Через двадцать минут доктор докладывал командиру:
— Скорее всего, к вину подмешано снотворное. На отравление растительным ядом пока не похоже. Пульс у людей ровный и только слегка повышенный.
— Сколько человек в таком состоянии?
— Шестьдесят пять. Еще десять пили вино, но немного и стали довольно успешно бороться со сном, когда узнали, что в напитке «малинка» — то есть отрава, как говорят матросы.
— Так вы считаете, что может обойтись?
— Надеюсь. На всякий случай будем давать рвотное.
— Хорошо, Кондрат Борисович. Действуйте энергичней.

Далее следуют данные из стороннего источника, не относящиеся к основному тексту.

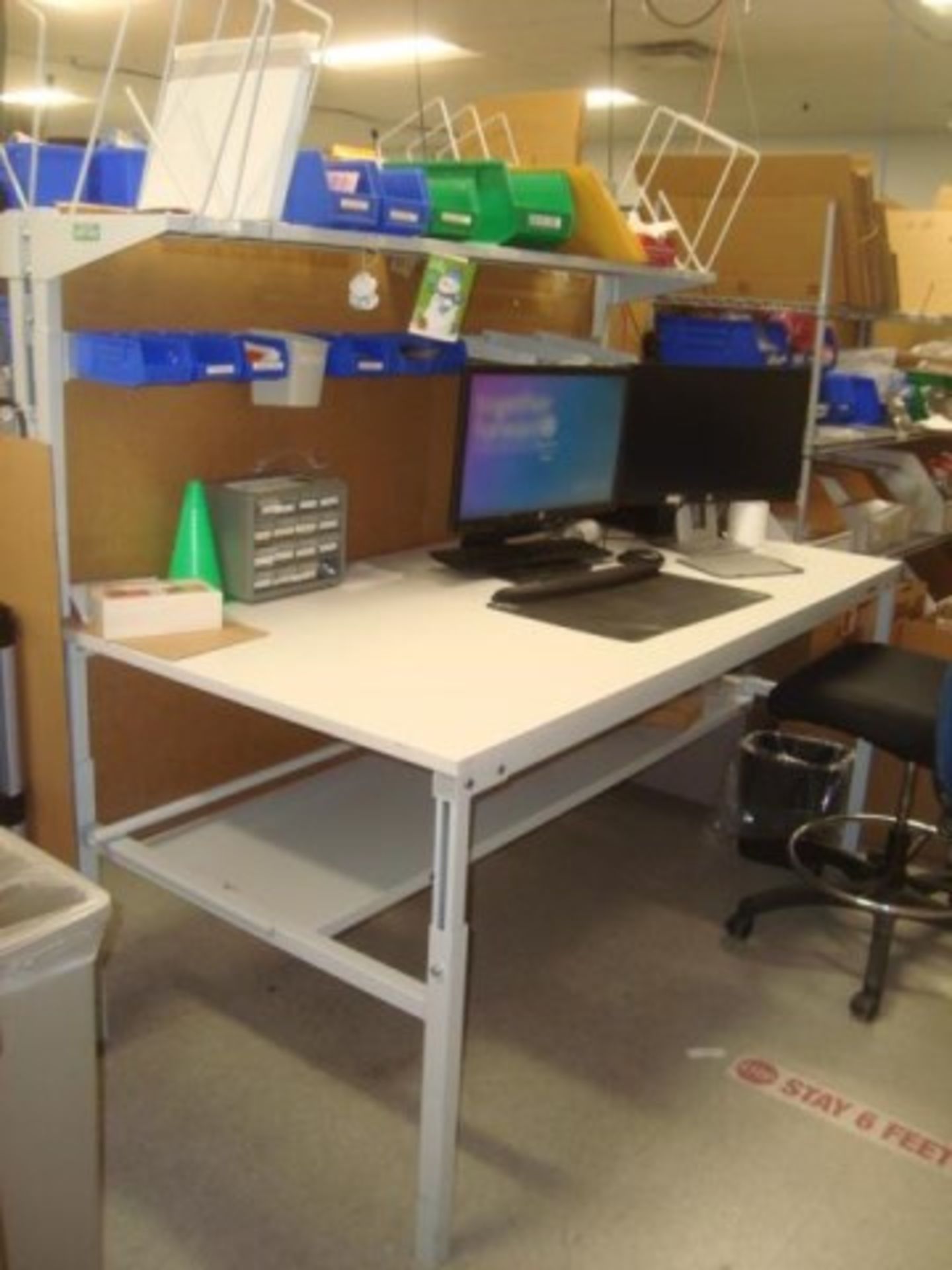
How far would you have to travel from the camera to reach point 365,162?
1.84 metres

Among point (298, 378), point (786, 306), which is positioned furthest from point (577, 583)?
point (786, 306)

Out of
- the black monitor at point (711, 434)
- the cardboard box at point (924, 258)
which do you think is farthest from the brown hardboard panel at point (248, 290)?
the cardboard box at point (924, 258)

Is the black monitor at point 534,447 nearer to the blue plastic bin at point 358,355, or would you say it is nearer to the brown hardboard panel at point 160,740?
the blue plastic bin at point 358,355

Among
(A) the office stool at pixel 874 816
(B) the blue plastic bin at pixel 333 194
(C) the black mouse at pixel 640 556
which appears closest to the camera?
(B) the blue plastic bin at pixel 333 194

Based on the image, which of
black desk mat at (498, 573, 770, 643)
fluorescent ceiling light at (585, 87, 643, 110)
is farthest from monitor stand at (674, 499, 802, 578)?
fluorescent ceiling light at (585, 87, 643, 110)

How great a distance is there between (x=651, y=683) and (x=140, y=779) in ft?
3.53

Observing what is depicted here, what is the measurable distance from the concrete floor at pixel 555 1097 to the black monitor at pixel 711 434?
959mm

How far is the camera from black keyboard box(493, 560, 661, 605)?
82.2 inches

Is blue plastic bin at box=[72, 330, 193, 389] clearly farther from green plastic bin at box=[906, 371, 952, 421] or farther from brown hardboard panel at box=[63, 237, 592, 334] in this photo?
green plastic bin at box=[906, 371, 952, 421]

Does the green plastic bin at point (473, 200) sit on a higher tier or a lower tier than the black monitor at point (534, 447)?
higher

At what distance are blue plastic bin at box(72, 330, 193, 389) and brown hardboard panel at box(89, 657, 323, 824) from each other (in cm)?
55

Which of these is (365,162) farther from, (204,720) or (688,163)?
(688,163)

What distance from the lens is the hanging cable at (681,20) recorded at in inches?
143

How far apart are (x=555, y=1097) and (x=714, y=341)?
6.83ft
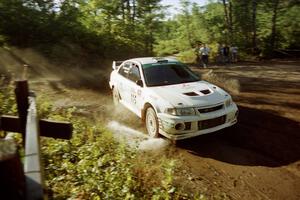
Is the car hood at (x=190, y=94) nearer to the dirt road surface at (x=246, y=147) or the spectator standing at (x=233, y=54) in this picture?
the dirt road surface at (x=246, y=147)

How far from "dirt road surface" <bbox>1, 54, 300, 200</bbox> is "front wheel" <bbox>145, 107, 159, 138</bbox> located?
0.58m

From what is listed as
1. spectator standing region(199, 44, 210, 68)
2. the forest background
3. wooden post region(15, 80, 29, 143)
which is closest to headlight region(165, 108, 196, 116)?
wooden post region(15, 80, 29, 143)

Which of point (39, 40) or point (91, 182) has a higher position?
point (39, 40)

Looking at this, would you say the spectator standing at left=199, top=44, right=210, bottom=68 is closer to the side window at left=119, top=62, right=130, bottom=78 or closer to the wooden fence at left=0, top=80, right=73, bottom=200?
the side window at left=119, top=62, right=130, bottom=78

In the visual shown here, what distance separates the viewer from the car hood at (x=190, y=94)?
246 inches

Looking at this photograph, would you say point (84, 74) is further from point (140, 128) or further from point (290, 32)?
point (290, 32)

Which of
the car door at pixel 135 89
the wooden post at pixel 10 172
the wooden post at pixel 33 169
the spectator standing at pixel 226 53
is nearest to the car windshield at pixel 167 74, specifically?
the car door at pixel 135 89

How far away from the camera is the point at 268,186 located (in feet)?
16.0

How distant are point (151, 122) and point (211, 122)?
1354mm

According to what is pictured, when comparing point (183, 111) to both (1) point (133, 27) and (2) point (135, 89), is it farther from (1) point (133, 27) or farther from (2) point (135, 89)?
(1) point (133, 27)

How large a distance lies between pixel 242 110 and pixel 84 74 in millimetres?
10140

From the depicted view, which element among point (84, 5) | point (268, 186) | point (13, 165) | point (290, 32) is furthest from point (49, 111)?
point (290, 32)

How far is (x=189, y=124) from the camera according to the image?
6141mm

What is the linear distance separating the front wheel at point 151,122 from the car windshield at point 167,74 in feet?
2.35
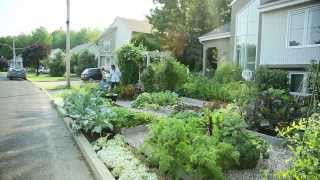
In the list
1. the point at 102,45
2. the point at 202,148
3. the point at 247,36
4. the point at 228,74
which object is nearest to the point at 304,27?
the point at 228,74

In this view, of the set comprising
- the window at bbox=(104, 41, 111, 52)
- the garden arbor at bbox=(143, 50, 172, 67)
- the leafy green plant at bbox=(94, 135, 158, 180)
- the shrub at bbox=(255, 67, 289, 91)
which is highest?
the window at bbox=(104, 41, 111, 52)

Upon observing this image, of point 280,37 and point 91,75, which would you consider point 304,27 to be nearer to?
point 280,37

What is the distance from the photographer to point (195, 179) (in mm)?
5938

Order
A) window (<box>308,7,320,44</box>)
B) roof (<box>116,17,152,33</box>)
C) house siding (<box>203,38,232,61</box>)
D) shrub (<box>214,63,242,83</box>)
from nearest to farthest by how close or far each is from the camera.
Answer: window (<box>308,7,320,44</box>) → shrub (<box>214,63,242,83</box>) → house siding (<box>203,38,232,61</box>) → roof (<box>116,17,152,33</box>)

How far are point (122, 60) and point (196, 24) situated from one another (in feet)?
78.1

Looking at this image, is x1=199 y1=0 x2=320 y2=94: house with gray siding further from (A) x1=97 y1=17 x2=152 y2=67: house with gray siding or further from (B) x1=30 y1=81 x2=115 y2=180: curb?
(A) x1=97 y1=17 x2=152 y2=67: house with gray siding

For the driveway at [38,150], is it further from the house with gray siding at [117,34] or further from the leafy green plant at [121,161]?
the house with gray siding at [117,34]

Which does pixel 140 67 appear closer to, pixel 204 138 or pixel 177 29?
pixel 204 138

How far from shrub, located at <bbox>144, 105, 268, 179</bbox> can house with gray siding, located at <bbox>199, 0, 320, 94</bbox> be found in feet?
34.3

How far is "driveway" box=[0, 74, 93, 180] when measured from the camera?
24.5 feet

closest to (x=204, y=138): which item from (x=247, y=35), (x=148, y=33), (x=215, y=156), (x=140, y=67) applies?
(x=215, y=156)

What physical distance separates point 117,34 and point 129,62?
34.4 metres

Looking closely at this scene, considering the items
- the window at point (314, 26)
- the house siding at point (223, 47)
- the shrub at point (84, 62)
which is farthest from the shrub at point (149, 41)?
the window at point (314, 26)

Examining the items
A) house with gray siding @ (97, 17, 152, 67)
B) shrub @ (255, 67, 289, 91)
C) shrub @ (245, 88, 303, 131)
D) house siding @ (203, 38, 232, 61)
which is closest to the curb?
shrub @ (245, 88, 303, 131)
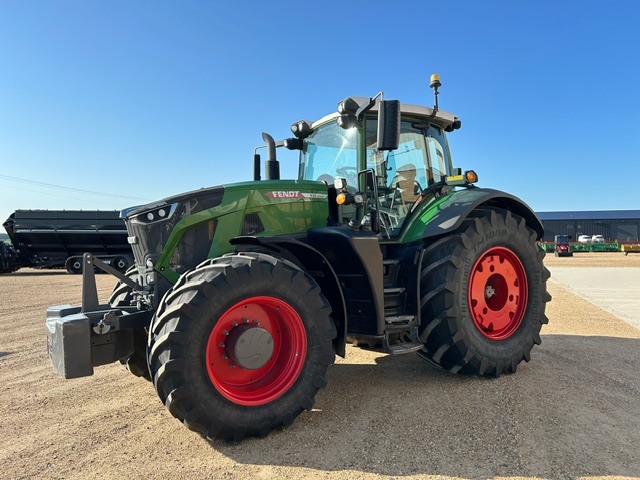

Они вывели из строя всю вторую вахту!
За час перед закатом солнца на берегу появилась красочная процессия во главе с оркестром, несколько музыкантов в пестрых саронгах дули в раковины и били в барабаны, остальные тянули заунывную мелодию, пританцовывая на влажном песке. Под экзотическую музыку от «Розового лотоса» отвалила шлюпка. В ней помимо четырех гребцов сидели барон и Голубой Ли. Шлюпка направилась к «Ориону».
— Каков мерзавец! — воскликнул старший офицер, подходя к борту.